• [FRAGMENTO]
◇ ◇ ◇

Un centenar de curas ‘rojos’ pasaron en el
franquismo por la cárcel para religiosos de Zamora
La juez argentina que investiga los
crímenes de la dictadura escuchará su caso en Buenos Aires
Cuatro de las personas que
estuvieron presas en la cárcel de Zamora. / txetxu berruezo
Ya ni se
acuerdan de la última vez que pisaron una iglesia, aunque una vez pertenecieron
a ella. Alberto Gabikagogeaskoa (76 años), Juan Mari Zulaika (71), Julen
Kalzada (78) y Josu Naberan (72) fueron curas en la dictadura franquista,
cuatro del centenar que entre 1968 y 1977 habitaron la única prisión española
para sacerdotes: la cárcel concordataria de Zamora, creada “para aislar [del
resto de religiosos y de los presos políticos] a los curas que se habían salido
del redil, los que no apoyaban que la Iglesia fuera del brazo de Franco, los
que habían tomado contacto con las barriadas obreras y se habían situado del
lado del pobre, del oprimido”, explica el catedrático de historia Julián
Casanova (La Iglesia de Franco, 2001).
Gabikagogeaskoa,
Zulaika, Kalzada y Naberan se han sumado con otros 12 compañeros a la querella
argentina contra los crímenes del franquismo. De los 16, solo dos
siguieron siendo curas al salir en libertad. Franco, aquel caudillo por la
gracia de Dios, y la cárcel aniquilaron su vocación religiosa. Por eso a estos
cuatro hombres que un día vistieron sotana les cuesta recordar la última vez
que pisaron una iglesia.
“Yo iba a un
colegio de frailes. A los 10 años nos pasaron un papel preguntándonos si
queríamos ir al seminario. Yo puse que sí. Es la decisión que ha marcado mi
vida”, explica Zulaika. “Después empecé a tener dudas, a leer teología de la
liberación..., la cárcel precipitó mi salida de la Iglesia. Los obispos nos
vendieron vilmente”.

◇ ◇ ◇

• [TRABAJO REQUERIDO]
**1.** Enumera los nombres de los cuatro antiguos curas que aparecen en el artículo sobre la cárcel de Zamora para sacerdotes, junto con la edad que se indica para cada uno.
**2.** Retoma el artículo sobre la cárcel de Zamora para sacerdotes y continúalo a partir de su última frase.

• [Registros fuente]
◇ ◇ ◇

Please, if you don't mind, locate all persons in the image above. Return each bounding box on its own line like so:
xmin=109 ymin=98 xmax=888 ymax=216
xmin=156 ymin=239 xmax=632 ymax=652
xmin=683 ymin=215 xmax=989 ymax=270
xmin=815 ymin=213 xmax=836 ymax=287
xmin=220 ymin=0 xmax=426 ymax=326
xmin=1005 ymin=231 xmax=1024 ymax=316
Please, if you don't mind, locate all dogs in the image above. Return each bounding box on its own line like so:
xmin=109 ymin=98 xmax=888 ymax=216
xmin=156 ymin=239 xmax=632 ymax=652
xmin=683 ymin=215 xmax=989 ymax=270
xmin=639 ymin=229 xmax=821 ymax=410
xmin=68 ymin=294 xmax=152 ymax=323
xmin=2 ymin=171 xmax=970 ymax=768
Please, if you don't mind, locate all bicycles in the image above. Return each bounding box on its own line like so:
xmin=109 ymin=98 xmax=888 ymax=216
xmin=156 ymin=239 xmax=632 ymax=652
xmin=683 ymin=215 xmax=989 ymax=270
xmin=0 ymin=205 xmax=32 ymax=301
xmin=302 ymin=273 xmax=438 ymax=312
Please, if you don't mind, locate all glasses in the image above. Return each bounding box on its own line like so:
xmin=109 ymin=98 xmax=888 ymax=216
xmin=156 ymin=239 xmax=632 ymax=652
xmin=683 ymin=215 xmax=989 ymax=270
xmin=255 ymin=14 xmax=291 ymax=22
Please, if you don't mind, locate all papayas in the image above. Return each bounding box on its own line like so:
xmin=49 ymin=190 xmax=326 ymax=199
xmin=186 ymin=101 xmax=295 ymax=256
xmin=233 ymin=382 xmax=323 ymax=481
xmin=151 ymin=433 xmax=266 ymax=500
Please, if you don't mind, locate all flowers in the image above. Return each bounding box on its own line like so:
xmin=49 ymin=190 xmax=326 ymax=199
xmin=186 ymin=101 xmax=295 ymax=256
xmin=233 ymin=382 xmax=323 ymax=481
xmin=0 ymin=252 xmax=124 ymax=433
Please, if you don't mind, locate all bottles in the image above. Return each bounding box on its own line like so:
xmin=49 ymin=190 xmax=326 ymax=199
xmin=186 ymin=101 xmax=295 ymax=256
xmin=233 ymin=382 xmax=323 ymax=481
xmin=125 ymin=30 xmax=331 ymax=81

◇ ◇ ◇

• [RESULTADOS POR TAREA]
**1.**
- Alberto Gabikagogeaskoa (76 años)
- Juan Mari Zulaika (71 años)
- Julen Kalzada (78 años)
- Josu Naberan (72 años)

**2.**
El
concordato firmado en 1953 entre España y el Vaticano establecía que los curas
no podían ir a una cárcel convencional. “Las penas de privación de libertad
serán cumplidas en una casa eclesiástica o religiosa (...) o, al menos, en
locales distintos de los que se destinan a los seglares”. Varios de los
sacerdotes que terminaron en la prisión de Zamora habían sido recluidos antes en
conventos, pero la solución no convenció ni al Régimen ni a la Iglesia porque
no era fácil encontrar conventos dispuestos, y los que sí aceptaban a los
díscolos no imponían la suficiente disciplina. Gabikagogeaskoa recuerda, por
ejemplo, recibir peregrinaciones de visitas en el que fue recluido, en Dueñas.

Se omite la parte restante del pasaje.